My mom is coming over tonight to spend the night so she can get the kids up and off to school in the morning, and Steve and I have a few smallish things we need to get taken care of. I've been doing so much laundry this week I feel like I should be paid. After the next load, it will all be done! Well, it will be washed and dried, I still have to fold and put it away, ick! I never got the kids' rooms clean like I had hoped. They just weren't exactly cooperative about it and I decided I wasn't going to do it all on my own. It is one of those "choose your battles" things. They can deal with it if they don't like it. I'm done! :)
Saturday is Rachie's dance recital. I am still feeling so guilty about not going. I have made everyone promise to take videos and pictures and bring them to me right afterward so I can see them.
I am feeling excited, but still a bit nervous. This whole pregnancy has been hard on me.

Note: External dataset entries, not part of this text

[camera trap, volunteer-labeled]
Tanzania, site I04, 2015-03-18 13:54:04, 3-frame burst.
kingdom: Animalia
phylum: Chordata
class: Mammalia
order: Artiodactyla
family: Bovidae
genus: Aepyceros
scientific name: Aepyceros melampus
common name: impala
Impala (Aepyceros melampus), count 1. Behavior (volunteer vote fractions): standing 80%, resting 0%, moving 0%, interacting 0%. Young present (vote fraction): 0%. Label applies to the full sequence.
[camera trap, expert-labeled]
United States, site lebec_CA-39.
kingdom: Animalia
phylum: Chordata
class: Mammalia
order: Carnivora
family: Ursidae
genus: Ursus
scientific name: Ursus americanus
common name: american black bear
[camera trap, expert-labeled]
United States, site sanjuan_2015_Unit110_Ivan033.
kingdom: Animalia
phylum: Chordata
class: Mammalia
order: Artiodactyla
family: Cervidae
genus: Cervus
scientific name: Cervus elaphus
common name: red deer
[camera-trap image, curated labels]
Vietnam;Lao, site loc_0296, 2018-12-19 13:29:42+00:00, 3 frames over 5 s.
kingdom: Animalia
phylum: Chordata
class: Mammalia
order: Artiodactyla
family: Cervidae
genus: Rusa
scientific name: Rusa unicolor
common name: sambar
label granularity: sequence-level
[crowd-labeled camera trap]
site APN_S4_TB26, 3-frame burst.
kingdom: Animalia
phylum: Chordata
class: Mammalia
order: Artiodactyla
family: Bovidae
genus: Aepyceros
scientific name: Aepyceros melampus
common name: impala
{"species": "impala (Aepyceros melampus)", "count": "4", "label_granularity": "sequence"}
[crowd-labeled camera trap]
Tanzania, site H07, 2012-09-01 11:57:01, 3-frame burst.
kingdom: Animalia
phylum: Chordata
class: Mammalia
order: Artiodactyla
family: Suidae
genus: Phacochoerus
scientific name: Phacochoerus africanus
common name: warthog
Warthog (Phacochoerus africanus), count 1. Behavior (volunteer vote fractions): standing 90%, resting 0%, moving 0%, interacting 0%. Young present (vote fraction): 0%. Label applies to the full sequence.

Not only physically and emotionally, but mentally I really feel like I am tempting fate. I have three perfect, healthy kids and I keep thinking that this time I may not be quite so lucky. There haven't been any signs or reasons for me to be feeling like that, but I still have that small fear deep inside. I did reread my patriarchal blessing a few weeks ago and it says that the children born into my marriage will be healthy and happy, so that makes me feel much better. I will just be able to let go of that small fear once I see Little Miss Ladybug and know that she's ok. I also have this irrational guilt about taking her a week early. What if there is something she needs that she can only get in the last week inside of me? I know it is a dumb thing to worry about, which is why I described it as irrational, but these are the random things that float around in my head, lol.









1 comments:
Thinking of you and sending hugs your way!